И только свечи перед иконами

Мерцая, знают самое верное.

И их колеблющееся сияние,

Их безответное сгорание

Приводит ближе к последней истине.

Другая новая черта, явившаяся в Герцык в годы революции и ее бед, это — жарко вспыхнувшая в ней любовь к родной стране, к ее детям и к детям-малюткам особенно. Как дева-обида, как птица-Горюнья веет она над Русью в ее лихолетье, над неродящими полями, над голодающими и холодающими людьми — и кроткими, горькими жалобами звучат ее песни:

Как грешница без покрывала,

Стоит бесхлебная страна.

Господь! Сними с нее опалу

И дай зерна.

Или вот — стихотворение «Подаяние»:

Над человеческим бессилием

Ликует вьюга и глумится.

А как же полевые лилии?

А как же в поднебесье птицы?

И дальше:

Есть грань, за нею все прощается.

Любовь царит над миром этим,

Преграды чудом распадаются —

Не для себя прошу я — детям.

Вот еще трогательнейшие строки:

Рассыпалось все на свете,

Не стало ни мужа, ни брата.

Остались нам только дети.

Им нужно, чтоб их любили,

И нужно, чтоб их одели…

И, наконец, еще строфа, полная почти мученической восторженности:

Только тайна одна необманная

Мне открылась и дух зажгла —

Как любить любовью безгранною,

Как в любви вся земля светла.

Дочерчивая образ А. Герцык как поэтессы, скажу, что творчество ее — глубоко русское в самом прекрасном значении этого слова. Все, что создало, напоило, зажгло эту поэзию-песню, коренится в русской земле и русской душе. Ее лирическая тропа из девичьей светлицы среди чащоб, марев и зарев российского бытия в скит к старцу и к Богу — не тропа ли каждого русского писателя и… русской богомолки. И великая любовь к людям — всяким — и добрым, и лихим, — любовь, зарождающаяся жалостливостью и завершающаяся жертвой, не присуща ли она в разной степени всем из нашего народа — от великого до малого, от Достоевского до описанного им мужика Марея?
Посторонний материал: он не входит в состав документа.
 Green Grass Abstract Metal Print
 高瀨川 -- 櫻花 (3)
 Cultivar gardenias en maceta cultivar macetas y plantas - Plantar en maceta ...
А эта незаботливость о телесном и удаление от мира сего — это Мариино святое «безделие» — не одно ли это из качеств и в то же время недостатков русского народа? Да, А. Герцык была настоящей русской писательницей, и русская же горе-горькая выпала ей судьба!
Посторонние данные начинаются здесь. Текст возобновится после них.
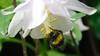 Bee On Aquilegia (Deb Simpkins) Tags: bee bumble insect nature pollen white flower wildlife garden flitwick bedfordshire spring 2018 petals stamen aquilegia nikon coolpix l840 closeup macro head antenna legs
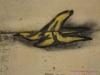 IMG_1862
Говорить ли о форме ее произведений? Разъять ли музыку, как труп? Разложить ли благоухание на атомы? Вряд ли это можно и нужно. Ибо Герцык, органически чуждая букмэссерству современной технической литературы, была не из формотворцев. С самых первых шагов своих по пути искусства она шла сторонкой, просто и строго угадывая интуицией лучшее в изысканиях новых форм стиха. Нет у нее экзотики, даже вообще красочности и выпуклости образов, нет оригинальности эпитетов (недаром самые излюбленные у нее: скупой, белый, строгий, нищий). Нет у нее склонности к твердому, словно окаменелому метру; недаром стихи, пишущиеся по строго установленным канонам, как сонет, даже сафическая строфа, не удавались ей. Рифма ее почти всегда обыденна, зачастую даже приблизительна и даже как бы нарочно не точна. Вообще, вникая в ее форму, видишь, что поэтесса как бы намеренно недовоплощает своих творений; упорно хочет не украсить, но лишь слегка облечь их; не стремится вылепить их, как глинянный, определенной формы сосуд, но лишь пролить их в мир, как воду чистую, текуче-неопределенную.

Однако и в ее форме есть нечто свое и очень ценное: это ее ритм, даже не ритм (в том смысле, в каком применяем мы его, например, к Блоку), а лад нашей песни, духовного стиха, заплачки, заговора. Законов этого лада установить нельзя. С учетом долгих и коротких слогов к нему не подойти. Его воссоздало музыкальное чутье поэтессы, опять-таки по-русски музыкальное чутье. Вот образец: «А душа поет, поет…» Или стихотворение «Дают нам книги…», мною уже приведенное выше.

Еще раз выражаю сожаление, что нет под рукой изданных стихов Герцык, в которых много чудесного именно по ладу их. Память же изменила, как и многое…

До свиданья же, прекрасная поэтесса, не надолго слетевшая к нам вещая Алконост. Верю, что ныне ты там, куда порывалась всю жизнь, куда указывала нам постоянно рукой своей и куда указываешь своим пением… И верю еще, как ни маловерна, в неизбежную встречу.